Copy the part of the seminar announcement between "Seminar on Digital" and "do Porto (ISEP).", inclusive.

Passage to read:

•••••

Study

Seminar on Digital Innovation in Structural Monitoring and Modelling
17-03-2026

On 25 March at 3:00 p.m., the seminar “Digital Innovation in Structural Monitoring and Modelling” will take place in room J302 at the Instituto Superior de Engenharia do Porto (ISEP). 

This session, which will be held in English, will feature presentations by three visiting researchers and PhD students currently collaborating with iBuilt – Center for Innovation in Digital Construction, who will share the latest developments in their research in the fields of computer vision, railway monitoring, and 3D modelling. 

 

Work 1 

Measuring the invisible, a motion amplification algorithm for subpixel measurements of structural displacement  

Abstract 

Dominik Řičánek’s research focuses on the amplification and measurement of microscopic vibrations using video cameras (“motion amplification”), mainly through a phase-based optical flow analysis approach. His work ranges from implementing a camera-based heart-rate monitor to developing convolutional neural networks for amplified displacement measurement. Within this scope, the ongoing research aims to apply motion amplification to complement railway bridge structural health monitoring systems without the need for fixed targets, allowing camera systems mounted on UAVs (drones) to be used for highly precise structural displacement measurements.

•••••

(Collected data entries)
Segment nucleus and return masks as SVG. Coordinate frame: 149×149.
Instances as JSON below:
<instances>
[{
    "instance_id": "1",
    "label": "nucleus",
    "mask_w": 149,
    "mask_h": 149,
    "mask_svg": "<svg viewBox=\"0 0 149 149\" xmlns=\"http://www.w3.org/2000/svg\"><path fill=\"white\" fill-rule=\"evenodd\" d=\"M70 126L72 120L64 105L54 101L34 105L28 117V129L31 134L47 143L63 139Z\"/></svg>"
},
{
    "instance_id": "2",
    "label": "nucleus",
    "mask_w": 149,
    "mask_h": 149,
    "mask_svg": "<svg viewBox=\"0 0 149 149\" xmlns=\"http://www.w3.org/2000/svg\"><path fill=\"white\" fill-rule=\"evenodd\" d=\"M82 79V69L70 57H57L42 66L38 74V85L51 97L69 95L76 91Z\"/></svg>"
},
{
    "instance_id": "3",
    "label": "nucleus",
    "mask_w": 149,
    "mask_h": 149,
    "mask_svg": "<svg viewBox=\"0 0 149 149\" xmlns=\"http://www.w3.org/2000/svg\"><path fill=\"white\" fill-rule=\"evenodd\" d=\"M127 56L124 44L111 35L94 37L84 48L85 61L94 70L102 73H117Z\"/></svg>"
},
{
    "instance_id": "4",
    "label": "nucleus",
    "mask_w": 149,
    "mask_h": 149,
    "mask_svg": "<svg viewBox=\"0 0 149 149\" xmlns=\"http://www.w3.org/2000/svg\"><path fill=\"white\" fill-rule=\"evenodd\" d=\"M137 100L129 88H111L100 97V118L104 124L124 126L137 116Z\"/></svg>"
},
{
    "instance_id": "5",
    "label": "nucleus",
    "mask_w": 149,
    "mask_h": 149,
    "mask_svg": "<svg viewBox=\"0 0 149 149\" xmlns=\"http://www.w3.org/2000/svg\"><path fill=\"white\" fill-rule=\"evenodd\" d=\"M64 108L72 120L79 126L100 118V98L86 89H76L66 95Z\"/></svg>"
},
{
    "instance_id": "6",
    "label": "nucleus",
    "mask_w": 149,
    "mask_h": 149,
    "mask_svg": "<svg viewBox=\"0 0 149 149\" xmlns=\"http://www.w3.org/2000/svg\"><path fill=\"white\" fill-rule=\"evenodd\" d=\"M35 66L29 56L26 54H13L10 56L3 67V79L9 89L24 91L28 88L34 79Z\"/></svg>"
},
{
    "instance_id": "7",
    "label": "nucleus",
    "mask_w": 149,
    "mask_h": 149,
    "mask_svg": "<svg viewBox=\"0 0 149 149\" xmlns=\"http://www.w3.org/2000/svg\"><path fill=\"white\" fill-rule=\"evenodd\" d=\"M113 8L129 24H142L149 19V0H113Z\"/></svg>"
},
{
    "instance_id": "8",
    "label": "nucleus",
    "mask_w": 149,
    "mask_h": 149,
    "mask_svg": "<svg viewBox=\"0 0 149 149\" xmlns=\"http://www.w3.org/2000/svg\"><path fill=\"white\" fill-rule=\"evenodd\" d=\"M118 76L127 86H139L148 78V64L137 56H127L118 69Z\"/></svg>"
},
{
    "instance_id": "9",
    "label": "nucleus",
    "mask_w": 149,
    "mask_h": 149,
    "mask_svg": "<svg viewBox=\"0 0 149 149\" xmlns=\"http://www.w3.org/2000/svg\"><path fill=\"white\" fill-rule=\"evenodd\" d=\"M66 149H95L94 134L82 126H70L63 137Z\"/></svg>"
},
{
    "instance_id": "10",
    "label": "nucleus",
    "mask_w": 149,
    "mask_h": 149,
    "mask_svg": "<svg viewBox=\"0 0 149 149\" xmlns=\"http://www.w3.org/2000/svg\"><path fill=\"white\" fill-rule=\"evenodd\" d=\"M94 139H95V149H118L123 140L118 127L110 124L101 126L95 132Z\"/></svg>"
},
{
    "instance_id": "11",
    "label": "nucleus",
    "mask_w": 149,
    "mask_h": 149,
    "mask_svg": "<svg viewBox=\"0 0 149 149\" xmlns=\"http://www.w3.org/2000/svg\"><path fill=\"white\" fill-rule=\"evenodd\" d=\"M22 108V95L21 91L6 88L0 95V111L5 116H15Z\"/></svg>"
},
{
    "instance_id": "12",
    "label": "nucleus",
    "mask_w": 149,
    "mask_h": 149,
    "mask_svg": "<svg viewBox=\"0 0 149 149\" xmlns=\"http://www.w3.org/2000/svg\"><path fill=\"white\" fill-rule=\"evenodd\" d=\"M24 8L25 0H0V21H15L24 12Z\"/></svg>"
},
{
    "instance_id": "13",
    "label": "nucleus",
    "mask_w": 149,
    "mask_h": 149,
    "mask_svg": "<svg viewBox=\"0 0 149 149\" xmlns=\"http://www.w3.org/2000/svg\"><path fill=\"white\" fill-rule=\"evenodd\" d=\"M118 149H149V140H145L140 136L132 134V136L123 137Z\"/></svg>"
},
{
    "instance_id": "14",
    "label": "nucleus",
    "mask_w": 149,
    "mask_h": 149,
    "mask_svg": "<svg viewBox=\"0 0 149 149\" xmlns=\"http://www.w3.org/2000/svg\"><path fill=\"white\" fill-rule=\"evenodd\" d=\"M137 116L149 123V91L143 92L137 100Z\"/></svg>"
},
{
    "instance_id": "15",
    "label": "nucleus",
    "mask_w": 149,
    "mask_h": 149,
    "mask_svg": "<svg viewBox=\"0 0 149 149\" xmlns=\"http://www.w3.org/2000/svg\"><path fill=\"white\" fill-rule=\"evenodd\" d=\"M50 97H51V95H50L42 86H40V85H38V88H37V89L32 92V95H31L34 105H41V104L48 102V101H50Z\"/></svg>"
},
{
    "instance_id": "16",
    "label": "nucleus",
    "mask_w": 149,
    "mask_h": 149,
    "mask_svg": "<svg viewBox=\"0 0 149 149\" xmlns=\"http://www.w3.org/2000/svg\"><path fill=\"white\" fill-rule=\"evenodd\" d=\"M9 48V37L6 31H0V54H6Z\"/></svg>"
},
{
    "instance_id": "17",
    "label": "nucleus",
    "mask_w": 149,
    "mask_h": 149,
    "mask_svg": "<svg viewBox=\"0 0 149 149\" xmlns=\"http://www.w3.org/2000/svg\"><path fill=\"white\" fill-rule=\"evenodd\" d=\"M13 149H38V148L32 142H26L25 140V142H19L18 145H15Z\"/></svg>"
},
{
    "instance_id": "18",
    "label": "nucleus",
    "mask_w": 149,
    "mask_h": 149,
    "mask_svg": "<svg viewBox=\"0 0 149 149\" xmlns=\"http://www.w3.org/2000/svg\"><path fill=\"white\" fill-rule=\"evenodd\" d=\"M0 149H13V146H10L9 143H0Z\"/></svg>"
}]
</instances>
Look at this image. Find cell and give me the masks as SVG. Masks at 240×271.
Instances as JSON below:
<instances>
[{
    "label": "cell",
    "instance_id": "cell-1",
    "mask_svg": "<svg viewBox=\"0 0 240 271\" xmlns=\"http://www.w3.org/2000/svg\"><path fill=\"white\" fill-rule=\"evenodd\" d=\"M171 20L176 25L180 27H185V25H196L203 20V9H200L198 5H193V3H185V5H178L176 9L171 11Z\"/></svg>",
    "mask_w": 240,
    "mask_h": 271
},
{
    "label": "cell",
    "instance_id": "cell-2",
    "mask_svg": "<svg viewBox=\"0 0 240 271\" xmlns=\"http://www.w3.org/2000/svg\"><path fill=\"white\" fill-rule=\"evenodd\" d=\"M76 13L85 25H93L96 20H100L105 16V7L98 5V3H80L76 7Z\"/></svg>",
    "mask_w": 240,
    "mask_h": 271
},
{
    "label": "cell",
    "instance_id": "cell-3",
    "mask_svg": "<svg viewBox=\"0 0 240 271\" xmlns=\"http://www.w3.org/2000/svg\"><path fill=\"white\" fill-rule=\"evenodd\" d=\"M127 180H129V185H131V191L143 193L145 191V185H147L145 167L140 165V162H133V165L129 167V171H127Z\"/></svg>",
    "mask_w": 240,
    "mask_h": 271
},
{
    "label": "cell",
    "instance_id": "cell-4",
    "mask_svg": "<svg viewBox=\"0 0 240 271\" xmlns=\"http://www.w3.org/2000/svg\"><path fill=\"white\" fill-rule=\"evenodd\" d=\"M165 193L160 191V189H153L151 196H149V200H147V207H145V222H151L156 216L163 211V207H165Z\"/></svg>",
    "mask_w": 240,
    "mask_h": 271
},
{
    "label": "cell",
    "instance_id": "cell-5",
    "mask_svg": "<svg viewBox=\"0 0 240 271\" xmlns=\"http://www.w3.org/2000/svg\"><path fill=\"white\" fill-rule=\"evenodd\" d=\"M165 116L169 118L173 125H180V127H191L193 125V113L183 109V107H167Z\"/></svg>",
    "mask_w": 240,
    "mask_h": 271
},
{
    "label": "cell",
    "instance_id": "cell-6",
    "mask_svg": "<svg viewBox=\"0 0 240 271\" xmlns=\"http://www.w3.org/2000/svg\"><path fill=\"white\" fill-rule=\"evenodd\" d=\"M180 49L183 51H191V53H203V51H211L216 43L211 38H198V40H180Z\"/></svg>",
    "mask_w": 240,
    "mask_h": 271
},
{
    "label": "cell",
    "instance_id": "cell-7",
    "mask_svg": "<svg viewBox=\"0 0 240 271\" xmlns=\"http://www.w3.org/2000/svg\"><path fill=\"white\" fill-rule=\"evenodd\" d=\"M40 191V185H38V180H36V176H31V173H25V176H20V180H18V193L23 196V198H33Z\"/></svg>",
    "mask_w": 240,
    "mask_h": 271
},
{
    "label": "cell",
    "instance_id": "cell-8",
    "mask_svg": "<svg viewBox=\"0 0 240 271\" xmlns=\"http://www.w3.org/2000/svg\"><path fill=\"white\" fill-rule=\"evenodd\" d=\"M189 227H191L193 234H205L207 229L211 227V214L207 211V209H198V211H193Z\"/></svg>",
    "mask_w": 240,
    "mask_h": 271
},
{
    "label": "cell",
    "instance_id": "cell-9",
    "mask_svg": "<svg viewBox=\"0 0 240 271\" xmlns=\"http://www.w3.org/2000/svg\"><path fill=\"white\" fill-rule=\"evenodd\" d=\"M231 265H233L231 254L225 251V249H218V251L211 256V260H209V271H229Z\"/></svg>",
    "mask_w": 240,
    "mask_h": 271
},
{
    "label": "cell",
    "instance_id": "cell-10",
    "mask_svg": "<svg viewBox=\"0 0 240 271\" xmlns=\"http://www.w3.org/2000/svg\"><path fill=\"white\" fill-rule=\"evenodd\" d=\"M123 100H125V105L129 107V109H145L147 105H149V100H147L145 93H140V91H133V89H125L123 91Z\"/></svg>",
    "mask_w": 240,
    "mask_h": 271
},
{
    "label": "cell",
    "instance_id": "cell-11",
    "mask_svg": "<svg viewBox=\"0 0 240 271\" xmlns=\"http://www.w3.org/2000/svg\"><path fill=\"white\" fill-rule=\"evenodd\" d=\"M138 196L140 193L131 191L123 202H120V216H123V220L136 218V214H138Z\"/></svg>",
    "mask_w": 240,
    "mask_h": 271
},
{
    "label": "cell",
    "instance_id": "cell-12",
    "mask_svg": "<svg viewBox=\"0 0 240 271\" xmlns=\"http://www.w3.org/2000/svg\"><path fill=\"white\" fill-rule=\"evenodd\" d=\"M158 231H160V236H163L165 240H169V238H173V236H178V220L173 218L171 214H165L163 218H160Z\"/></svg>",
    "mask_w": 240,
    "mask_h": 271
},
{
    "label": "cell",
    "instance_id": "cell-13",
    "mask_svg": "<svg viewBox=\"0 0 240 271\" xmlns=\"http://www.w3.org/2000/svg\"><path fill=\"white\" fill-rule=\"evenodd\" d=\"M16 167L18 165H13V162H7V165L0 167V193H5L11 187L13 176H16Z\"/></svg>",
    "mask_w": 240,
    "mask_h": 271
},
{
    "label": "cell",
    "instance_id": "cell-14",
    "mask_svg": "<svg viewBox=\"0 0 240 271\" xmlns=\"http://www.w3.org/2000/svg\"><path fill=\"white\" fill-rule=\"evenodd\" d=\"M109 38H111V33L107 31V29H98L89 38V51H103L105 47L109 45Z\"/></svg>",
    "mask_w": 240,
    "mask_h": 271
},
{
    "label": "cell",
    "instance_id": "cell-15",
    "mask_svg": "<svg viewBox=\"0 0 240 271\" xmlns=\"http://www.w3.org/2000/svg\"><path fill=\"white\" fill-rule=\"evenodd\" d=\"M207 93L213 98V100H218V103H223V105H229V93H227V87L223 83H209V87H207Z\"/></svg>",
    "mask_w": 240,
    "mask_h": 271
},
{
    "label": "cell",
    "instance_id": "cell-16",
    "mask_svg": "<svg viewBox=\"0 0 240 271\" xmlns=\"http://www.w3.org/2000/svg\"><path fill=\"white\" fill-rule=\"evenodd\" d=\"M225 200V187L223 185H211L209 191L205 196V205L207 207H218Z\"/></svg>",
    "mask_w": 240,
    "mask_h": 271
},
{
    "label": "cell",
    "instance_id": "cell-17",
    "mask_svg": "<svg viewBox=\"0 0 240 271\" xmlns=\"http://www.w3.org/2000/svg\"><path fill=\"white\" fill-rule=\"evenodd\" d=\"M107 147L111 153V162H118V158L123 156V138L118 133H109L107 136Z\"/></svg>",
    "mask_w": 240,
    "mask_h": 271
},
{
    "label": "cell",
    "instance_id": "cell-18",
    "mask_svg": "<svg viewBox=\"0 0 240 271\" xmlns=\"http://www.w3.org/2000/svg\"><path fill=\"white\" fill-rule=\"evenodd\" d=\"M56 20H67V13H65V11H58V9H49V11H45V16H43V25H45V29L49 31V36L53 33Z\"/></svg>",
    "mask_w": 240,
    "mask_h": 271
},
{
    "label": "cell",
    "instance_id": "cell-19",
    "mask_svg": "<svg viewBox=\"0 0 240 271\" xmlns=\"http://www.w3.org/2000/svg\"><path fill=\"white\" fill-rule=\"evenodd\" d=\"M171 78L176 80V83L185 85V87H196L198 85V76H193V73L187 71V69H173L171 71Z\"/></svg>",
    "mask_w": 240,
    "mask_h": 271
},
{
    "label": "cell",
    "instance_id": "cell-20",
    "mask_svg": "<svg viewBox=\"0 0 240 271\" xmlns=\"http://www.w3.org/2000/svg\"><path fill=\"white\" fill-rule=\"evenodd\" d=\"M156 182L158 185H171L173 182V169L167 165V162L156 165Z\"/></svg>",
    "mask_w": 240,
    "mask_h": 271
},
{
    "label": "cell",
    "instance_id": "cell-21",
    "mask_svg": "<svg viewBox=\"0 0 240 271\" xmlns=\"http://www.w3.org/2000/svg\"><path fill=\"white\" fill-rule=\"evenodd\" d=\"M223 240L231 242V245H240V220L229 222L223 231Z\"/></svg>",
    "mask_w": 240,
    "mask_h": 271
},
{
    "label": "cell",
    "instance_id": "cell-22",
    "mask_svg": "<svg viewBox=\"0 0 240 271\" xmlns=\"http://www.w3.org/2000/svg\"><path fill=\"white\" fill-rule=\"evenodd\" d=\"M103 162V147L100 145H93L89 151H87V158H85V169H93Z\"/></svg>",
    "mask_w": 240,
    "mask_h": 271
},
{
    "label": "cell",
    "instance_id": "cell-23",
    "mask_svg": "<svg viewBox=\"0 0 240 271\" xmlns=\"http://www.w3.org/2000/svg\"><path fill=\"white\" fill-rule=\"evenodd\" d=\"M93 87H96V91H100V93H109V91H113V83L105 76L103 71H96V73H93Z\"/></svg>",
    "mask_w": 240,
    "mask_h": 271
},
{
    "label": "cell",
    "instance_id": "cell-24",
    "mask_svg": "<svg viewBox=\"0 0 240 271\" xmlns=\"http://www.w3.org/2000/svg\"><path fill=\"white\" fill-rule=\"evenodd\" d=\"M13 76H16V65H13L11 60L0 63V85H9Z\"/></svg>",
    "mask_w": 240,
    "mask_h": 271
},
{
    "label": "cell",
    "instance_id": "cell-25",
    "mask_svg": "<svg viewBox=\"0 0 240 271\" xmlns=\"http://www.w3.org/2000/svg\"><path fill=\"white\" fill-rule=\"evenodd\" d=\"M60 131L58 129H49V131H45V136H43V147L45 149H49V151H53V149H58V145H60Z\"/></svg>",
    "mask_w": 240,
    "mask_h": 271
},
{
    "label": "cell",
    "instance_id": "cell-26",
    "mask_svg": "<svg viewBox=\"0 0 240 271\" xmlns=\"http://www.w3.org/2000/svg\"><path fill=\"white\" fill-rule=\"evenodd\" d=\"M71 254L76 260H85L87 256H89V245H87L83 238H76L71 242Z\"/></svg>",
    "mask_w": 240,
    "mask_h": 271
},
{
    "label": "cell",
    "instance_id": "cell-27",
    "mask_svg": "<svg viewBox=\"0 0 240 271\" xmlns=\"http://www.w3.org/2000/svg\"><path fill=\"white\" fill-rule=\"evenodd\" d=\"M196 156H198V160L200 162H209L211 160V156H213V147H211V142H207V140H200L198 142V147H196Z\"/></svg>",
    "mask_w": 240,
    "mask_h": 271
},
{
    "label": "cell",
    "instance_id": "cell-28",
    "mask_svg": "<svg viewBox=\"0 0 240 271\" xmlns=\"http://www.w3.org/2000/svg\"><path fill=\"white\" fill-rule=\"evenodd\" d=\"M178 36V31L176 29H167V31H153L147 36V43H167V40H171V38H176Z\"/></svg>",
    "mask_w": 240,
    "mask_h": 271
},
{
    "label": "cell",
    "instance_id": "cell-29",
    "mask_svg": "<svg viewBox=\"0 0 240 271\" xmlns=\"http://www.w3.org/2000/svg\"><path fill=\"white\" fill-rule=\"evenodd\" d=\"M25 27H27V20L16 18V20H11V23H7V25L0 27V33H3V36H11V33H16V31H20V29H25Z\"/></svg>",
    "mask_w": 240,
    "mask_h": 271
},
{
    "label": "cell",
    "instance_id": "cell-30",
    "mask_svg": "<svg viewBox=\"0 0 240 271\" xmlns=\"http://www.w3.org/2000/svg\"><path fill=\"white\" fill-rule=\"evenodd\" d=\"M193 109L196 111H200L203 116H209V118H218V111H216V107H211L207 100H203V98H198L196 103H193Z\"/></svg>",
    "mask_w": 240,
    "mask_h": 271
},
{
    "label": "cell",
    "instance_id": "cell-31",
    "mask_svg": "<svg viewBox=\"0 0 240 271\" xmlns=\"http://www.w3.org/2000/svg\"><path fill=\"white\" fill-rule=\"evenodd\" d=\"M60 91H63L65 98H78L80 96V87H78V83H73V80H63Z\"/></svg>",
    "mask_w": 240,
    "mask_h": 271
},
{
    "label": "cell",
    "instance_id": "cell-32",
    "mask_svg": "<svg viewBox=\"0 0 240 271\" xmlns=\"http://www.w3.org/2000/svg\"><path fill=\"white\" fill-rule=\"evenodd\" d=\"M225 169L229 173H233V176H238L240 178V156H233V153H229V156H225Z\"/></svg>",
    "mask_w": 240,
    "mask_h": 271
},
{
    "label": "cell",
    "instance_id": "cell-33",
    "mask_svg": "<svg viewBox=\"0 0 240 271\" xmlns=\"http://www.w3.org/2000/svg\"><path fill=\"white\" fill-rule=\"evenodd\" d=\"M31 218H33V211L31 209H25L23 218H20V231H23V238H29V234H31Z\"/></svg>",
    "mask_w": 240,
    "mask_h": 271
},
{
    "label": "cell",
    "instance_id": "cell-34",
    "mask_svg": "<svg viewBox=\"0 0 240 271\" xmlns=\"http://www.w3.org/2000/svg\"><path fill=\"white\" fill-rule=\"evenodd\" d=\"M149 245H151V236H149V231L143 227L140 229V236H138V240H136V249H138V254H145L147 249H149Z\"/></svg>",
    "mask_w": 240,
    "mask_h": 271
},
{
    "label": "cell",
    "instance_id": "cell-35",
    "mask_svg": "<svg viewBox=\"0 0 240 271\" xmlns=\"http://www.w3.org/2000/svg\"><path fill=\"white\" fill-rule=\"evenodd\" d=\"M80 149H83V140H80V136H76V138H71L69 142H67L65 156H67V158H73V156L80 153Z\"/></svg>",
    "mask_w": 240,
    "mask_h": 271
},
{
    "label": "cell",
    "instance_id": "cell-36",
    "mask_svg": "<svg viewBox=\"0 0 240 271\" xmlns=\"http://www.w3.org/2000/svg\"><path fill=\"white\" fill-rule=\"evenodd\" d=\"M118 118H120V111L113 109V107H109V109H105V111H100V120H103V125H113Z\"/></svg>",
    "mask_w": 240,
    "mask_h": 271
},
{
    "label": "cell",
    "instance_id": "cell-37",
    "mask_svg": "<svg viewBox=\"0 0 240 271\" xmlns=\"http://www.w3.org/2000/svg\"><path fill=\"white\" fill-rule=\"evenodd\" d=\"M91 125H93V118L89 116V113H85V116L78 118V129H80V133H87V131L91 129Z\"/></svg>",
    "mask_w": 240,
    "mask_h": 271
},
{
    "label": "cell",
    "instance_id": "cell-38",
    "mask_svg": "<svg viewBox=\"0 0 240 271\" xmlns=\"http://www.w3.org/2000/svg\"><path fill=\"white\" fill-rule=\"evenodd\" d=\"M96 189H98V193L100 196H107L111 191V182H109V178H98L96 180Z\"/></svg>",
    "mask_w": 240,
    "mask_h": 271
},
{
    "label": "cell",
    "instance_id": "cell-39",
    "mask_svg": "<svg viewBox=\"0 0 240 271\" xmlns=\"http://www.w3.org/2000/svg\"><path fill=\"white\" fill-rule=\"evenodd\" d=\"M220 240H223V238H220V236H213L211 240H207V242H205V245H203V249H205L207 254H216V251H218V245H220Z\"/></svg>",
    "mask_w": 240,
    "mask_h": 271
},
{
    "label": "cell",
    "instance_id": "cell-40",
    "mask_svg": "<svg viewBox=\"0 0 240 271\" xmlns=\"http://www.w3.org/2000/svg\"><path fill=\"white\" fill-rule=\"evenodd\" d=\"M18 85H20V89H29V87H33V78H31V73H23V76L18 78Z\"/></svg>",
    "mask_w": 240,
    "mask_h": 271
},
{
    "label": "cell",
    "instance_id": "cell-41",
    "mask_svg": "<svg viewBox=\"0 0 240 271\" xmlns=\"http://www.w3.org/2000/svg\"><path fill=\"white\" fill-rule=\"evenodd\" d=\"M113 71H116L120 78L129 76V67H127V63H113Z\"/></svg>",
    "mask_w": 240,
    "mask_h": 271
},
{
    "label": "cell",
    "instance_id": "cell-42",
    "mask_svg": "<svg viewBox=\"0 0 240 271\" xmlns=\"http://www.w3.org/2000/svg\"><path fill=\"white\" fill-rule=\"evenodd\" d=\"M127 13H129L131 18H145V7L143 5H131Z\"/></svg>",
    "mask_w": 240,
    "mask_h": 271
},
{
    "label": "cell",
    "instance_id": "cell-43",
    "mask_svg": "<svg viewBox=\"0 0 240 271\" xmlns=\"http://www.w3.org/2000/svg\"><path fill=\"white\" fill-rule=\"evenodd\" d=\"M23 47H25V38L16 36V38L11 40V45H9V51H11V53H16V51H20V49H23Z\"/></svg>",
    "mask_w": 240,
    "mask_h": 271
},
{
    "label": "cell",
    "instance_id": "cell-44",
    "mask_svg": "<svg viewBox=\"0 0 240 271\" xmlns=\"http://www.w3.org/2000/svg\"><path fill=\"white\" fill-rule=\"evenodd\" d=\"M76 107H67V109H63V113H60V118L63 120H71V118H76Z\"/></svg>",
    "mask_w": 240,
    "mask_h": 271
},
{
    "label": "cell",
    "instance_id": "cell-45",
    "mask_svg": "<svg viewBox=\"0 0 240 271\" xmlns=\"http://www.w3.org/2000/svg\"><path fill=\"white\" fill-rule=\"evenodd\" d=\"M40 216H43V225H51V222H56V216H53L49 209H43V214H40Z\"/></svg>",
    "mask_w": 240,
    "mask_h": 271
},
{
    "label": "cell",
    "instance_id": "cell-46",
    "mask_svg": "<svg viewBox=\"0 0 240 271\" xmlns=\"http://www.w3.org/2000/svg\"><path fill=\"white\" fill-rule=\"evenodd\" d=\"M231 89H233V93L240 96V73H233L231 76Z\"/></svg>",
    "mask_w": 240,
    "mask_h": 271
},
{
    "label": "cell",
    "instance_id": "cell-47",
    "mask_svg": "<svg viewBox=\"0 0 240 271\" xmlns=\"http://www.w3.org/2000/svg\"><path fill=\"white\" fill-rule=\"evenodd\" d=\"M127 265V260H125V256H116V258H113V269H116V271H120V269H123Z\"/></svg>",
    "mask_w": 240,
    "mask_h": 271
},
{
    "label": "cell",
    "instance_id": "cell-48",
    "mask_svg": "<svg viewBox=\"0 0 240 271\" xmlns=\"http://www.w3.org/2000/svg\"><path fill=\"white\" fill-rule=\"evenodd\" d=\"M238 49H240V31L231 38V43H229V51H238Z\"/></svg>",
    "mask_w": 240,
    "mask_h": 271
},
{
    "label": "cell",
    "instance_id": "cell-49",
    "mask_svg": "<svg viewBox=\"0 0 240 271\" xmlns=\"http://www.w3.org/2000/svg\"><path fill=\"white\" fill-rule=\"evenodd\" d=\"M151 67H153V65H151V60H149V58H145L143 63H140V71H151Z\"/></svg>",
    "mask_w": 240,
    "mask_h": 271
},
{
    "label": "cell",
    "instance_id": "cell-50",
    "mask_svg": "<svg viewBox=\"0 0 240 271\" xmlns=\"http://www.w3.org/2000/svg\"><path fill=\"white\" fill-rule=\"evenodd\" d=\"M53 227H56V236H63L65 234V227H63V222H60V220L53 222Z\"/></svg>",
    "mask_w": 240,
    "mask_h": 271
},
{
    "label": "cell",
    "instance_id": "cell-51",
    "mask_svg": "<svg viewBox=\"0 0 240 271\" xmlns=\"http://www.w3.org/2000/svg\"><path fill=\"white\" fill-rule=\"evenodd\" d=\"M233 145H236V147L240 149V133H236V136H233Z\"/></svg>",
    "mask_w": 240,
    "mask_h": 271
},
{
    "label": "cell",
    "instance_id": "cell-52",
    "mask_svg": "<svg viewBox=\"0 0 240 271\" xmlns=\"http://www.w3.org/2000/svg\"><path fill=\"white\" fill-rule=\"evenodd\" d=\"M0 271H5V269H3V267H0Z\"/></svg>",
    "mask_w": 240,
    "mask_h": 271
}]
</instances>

•••••

Reply:
Seminar on Digital Innovation in Structural Monitoring and Modelling
17-03-2026

On 25 March at 3:00 p.m., the seminar “Digital Innovation in Structural Monitoring and Modelling” will take place in room J302 at the Instituto Superior de Engenharia do Porto (ISEP).